* start Materials provided *
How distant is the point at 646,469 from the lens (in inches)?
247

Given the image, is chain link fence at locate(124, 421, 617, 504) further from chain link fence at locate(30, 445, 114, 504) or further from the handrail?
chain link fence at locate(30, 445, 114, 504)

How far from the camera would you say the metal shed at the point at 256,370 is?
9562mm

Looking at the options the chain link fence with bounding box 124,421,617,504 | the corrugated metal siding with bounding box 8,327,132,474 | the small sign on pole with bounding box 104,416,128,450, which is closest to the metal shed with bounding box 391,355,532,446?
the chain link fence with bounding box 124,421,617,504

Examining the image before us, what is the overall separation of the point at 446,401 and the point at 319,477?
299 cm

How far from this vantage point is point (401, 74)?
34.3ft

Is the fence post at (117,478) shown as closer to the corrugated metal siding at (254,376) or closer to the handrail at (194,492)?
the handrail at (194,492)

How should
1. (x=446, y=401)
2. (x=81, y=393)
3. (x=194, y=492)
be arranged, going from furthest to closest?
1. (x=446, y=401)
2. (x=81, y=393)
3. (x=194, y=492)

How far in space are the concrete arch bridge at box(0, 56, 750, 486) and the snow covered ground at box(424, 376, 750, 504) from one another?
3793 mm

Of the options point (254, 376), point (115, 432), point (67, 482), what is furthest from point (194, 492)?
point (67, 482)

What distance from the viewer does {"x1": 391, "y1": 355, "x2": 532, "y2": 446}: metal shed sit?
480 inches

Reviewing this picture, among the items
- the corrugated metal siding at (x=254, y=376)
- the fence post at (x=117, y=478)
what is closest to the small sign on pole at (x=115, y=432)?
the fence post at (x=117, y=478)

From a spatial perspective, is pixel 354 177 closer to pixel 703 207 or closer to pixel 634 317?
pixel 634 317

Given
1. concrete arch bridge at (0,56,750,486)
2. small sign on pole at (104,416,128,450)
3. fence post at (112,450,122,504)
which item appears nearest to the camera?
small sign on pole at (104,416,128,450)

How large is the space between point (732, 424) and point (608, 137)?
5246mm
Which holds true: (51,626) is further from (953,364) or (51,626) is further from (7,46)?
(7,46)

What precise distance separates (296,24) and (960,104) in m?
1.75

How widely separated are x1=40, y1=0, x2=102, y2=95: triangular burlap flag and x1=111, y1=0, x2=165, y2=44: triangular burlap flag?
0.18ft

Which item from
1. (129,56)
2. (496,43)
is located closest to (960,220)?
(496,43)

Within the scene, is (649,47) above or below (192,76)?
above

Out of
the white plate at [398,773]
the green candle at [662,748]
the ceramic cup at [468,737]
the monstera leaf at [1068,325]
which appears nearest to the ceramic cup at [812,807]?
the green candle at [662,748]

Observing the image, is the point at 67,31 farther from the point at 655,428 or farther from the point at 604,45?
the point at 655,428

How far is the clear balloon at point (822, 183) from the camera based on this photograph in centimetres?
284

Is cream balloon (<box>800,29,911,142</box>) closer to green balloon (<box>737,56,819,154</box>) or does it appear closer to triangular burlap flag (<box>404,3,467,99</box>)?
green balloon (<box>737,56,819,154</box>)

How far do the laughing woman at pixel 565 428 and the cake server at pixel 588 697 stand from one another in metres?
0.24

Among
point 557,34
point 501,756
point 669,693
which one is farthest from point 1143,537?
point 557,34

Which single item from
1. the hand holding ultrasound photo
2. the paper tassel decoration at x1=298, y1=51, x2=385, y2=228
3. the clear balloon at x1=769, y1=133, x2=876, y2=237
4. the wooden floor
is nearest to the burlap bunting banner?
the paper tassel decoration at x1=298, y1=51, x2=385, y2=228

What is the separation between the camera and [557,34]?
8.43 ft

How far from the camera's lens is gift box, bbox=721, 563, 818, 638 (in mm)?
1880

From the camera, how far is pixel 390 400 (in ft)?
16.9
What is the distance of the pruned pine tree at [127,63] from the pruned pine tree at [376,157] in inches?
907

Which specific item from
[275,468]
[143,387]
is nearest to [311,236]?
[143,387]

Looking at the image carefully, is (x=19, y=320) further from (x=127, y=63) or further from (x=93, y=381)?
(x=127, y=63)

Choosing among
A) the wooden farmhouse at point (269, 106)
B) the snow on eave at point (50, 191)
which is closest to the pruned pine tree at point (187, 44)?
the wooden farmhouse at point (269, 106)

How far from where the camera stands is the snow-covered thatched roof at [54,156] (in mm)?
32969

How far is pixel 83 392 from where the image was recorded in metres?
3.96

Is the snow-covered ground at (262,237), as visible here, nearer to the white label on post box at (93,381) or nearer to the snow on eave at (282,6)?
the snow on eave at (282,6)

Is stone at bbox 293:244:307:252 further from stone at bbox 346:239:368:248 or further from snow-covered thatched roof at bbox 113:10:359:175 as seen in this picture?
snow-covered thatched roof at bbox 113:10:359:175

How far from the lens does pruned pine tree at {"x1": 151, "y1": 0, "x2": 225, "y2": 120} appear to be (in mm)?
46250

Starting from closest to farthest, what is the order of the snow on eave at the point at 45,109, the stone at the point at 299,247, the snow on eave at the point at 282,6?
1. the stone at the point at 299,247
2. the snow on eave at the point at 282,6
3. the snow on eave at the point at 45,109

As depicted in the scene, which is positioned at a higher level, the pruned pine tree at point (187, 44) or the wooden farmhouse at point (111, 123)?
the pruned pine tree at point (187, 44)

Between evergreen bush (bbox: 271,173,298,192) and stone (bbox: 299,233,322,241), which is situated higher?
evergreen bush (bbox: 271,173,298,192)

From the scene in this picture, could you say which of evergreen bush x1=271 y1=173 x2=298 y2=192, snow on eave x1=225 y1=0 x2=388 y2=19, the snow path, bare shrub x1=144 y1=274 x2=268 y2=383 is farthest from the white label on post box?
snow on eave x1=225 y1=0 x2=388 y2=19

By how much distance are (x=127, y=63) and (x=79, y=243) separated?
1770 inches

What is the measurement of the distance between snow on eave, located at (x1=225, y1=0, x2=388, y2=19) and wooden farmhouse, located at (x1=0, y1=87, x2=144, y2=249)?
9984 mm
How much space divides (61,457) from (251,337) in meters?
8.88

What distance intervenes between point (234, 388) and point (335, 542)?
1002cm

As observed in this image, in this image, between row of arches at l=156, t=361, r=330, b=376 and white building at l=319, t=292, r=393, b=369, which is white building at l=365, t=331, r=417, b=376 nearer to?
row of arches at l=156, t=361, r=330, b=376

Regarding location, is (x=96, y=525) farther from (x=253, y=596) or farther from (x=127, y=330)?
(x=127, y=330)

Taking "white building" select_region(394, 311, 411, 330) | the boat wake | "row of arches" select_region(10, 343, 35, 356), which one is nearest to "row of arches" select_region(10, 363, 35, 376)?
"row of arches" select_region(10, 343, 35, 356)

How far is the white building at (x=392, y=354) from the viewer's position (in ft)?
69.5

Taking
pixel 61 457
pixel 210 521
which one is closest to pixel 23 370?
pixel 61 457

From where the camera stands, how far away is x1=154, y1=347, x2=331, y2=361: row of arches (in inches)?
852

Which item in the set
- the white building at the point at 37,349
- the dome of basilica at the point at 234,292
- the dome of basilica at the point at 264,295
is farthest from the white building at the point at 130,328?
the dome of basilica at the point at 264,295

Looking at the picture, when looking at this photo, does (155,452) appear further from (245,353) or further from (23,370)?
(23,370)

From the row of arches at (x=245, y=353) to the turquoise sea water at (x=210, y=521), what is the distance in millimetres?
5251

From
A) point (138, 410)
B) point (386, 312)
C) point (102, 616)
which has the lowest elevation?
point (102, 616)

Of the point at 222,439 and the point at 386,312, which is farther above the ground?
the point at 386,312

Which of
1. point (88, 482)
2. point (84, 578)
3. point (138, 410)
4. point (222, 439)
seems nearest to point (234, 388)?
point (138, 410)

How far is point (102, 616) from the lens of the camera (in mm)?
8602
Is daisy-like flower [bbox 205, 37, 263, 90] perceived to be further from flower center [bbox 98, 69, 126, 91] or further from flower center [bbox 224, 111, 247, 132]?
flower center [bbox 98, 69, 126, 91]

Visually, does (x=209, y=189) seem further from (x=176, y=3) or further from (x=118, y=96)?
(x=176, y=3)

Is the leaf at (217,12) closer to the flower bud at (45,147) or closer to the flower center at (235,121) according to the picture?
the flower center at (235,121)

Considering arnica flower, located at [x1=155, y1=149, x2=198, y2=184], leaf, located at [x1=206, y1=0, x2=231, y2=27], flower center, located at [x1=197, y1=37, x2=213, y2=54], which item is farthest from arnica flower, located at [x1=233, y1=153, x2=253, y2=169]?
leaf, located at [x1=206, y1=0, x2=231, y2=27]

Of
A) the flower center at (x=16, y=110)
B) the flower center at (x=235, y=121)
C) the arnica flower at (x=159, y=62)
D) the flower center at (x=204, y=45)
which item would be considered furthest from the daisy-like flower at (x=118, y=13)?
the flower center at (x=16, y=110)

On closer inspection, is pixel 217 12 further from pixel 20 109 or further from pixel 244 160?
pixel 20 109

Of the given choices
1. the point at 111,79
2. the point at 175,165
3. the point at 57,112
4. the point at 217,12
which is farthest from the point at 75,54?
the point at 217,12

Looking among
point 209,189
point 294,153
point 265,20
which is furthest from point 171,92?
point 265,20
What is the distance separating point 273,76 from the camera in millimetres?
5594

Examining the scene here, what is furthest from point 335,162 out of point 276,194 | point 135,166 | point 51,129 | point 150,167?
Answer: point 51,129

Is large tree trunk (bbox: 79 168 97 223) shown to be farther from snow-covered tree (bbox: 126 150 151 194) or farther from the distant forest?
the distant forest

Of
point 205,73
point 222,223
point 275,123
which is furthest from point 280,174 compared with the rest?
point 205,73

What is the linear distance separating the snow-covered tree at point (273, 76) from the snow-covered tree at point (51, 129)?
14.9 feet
* end Materials provided *
→ Work to do
Quote, without any change, each line from the one that contains "Considering arnica flower, located" through the end of the material.

→ The reply
Considering arnica flower, located at [x1=155, y1=149, x2=198, y2=184], leaf, located at [x1=206, y1=0, x2=231, y2=27], flower center, located at [x1=197, y1=37, x2=213, y2=54], which item is farthest from arnica flower, located at [x1=233, y1=153, x2=253, y2=169]?
leaf, located at [x1=206, y1=0, x2=231, y2=27]

Of
A) the flower center at (x=16, y=110)
B) the flower center at (x=235, y=121)
C) the arnica flower at (x=159, y=62)
D) the flower center at (x=204, y=45)
which item would be considered furthest from the daisy-like flower at (x=118, y=13)?
the flower center at (x=16, y=110)

On closer inspection, is pixel 217 12 further from pixel 20 109 or further from pixel 244 160?
pixel 20 109

Of the given choices
1. the point at 111,79
2. the point at 175,165
3. the point at 57,112
4. the point at 217,12
which is farthest from the point at 75,54?
the point at 217,12

Looking among
point 209,189
point 294,153
point 265,20
which is furthest from point 171,92?
point 265,20
What is the distance separating point 273,76 from the camera in millimetres?
5594

Examining the scene here, what is furthest from point 335,162 out of point 276,194 | point 135,166 | point 51,129 | point 150,167?
Answer: point 51,129

Is large tree trunk (bbox: 79 168 97 223) shown to be farther from snow-covered tree (bbox: 126 150 151 194) or farther from the distant forest?
the distant forest

Of
point 205,73
point 222,223
point 275,123
which is furthest from point 280,174 compared with the rest?
point 205,73

What is the linear distance separating the snow-covered tree at point (273, 76) from the snow-covered tree at point (51, 129)?
14.9 feet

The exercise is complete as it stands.